If you believe the films about monsters and old scientific experiments, life began with a spark. Not everyone believes in this story about the origin of life, so they continue to look for sources of energy that can turn prebiotic broth into a life-giving dish. It may be that the secret ingredient is just a pinch of salt. In any case, it can be assumed, starting from a new study conducted by scientists from the Institute of Earth Science and Life (ELSI) at the Tokyo Institute of Technology in Japan.

Scientists have drawn attention to the usual and well-known sodium chloride as a potential conductor of chemical energy necessary for early biochemistry. Sodium chloride consists of a 1: 1 ratio of sodium ions and chlorine, and in this case chlorine ions will be the culprits. As soon as they receive a dose of intense electromagnetic radiation, everything begins.

Does life need ordinary salt?
The origin of life on Earth has always been of interest to people.

Science explains well how life has evolved and evolved to such a degree of diversity. We can use explanations like natural selection to get to what we have today.

At some point, we need to move from the chaotic vortex of organic chemicals to imperfect code replications, which can be seen as the very first glimpse of life; the first ecosystem, as required by the RNA-world hypothesis.

Unfortunately, in this hypothesis there is a problem of chicken and eggs.

Life depends on the consumption of energy from one source — whether chemical bonds or sunlight — and using it to rearrange compounds. Without an energy source, we could not hasten the production of basic chemicals, from which primitive genetic codes are then compiled.

Although all modern organisms inherit the necessary cellular device, the first metabolic jump had to rely on a fairly common source of energy. So that it is easier to find it not in life, but in the environment.

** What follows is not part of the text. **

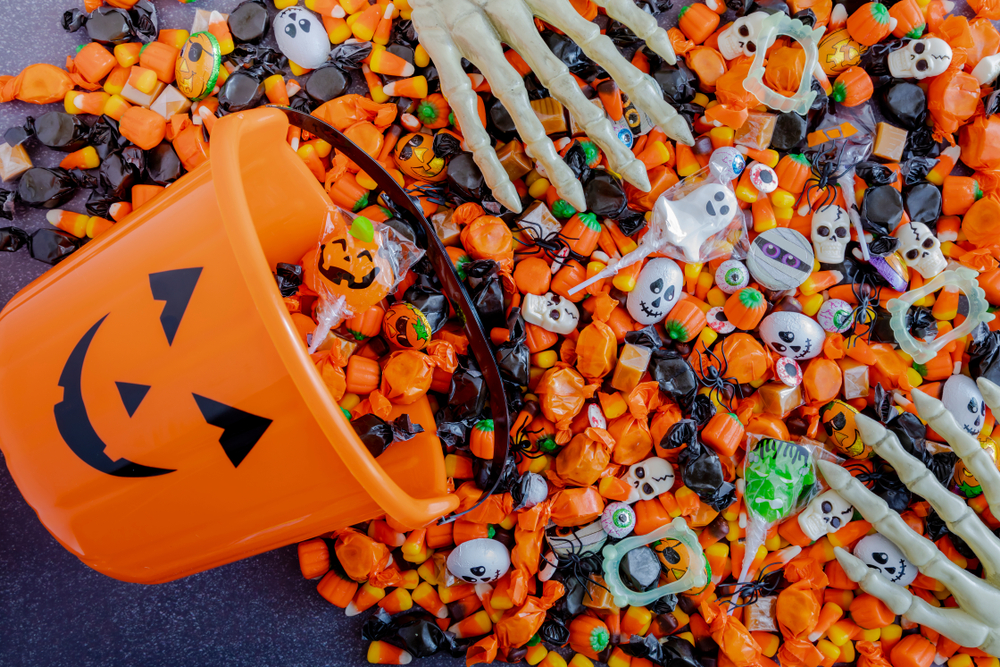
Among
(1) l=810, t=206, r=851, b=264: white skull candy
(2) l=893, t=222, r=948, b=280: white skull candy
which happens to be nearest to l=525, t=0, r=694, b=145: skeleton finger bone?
(1) l=810, t=206, r=851, b=264: white skull candy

In the early 1950s, two chemists, Stanley Miller and Harold Urey, interestingly generated a number of amino acids from simple materials, demonstrating for the first time that basic substances for proteins do not necessarily need a living source.

They energized the environment, suggesting that the early Earth generously received lightning strikes, and therefore energy.

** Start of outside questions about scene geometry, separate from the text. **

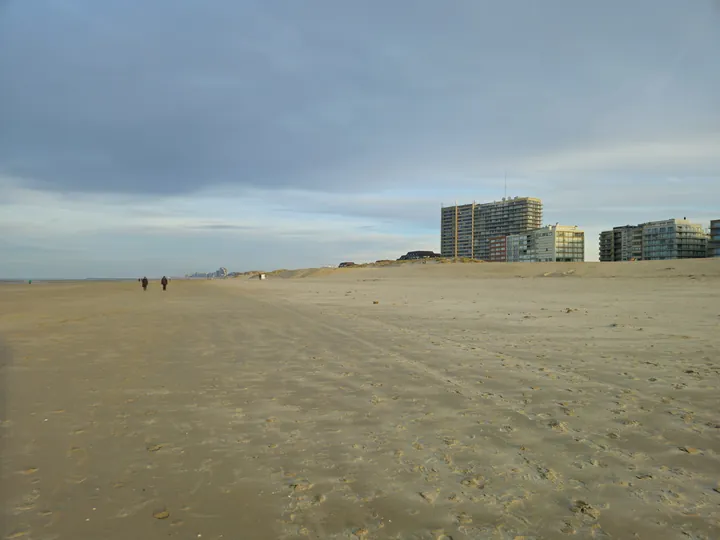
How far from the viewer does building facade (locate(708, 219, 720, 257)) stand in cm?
8907

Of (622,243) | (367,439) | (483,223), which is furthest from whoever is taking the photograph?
(483,223)

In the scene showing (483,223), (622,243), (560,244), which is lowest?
(560,244)

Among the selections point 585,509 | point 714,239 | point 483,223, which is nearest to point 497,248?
point 483,223

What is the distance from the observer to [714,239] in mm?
90500

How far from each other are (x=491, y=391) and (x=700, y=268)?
1348 inches

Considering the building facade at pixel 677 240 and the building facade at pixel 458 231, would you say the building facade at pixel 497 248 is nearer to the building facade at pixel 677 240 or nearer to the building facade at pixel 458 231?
the building facade at pixel 458 231

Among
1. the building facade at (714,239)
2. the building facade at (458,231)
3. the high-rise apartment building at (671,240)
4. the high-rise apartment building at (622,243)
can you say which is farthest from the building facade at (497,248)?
the building facade at (714,239)

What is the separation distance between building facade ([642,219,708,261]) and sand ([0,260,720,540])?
105m

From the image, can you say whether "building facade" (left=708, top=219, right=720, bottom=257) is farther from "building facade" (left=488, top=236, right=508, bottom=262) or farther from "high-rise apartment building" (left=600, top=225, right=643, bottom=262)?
"building facade" (left=488, top=236, right=508, bottom=262)

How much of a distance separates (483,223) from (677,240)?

But despite the fact that this process actually produced amino acids, RNA consists of a different alphabet of basic chemicals. Attempting to understand how they formed, also resulted in an energy problem.

Last year, a group of scientists suggested that plasma from shock waves propagating from the site of an asteroid’s fall could provide enough energy to transform organic building blocks into formamide — the parent molecule for four letters of RNA.

Well, in part, these rare events – the strikes of asteroids and lightning – can explain the production of a small number of key players. Meanwhile, there are a number of other chemicals that might have supporting roles and that also need to be explained.

The new study retreats a bit to include the story of a wider troupe of actors who might be important in a chain of life-forming reactions. One such example is the compound cyanamide.

Earlier works by other scientists have identified ways to create fundamental starting blocks of RNA from compounds like hydrogen cyanide in the presence of almost one UV light. But for this it was necessary to form cyanamide, and no one could do this.

“Our goal, respectively, was to develop a network of reactions that produce simple sugars, including cyanamide, and other important precursors for RNA synthesis in one pot, the scientists write.

After analyzing the reaction chains supported not by ultraviolet light, but by more intense gamma radiation, they noticed that cyanamide levels increased in proportion to rather unexpected reagents – chlorine ions.

Of the two components contained in salt, it is sodium that usually attracts the most attention, and its chloride satellite, which rarely participates in reactions, is usually overlooked.

Apparently, gamma irradiation weakens the chloride electrons and provides a burst of energy necessary for the formation of cyanamide. In a sense, it sounds more complicated (and less exciting) than lightning strikes and falling asteroids. But life did not have to start with a boom.

Perhaps it began with a pinch of spices.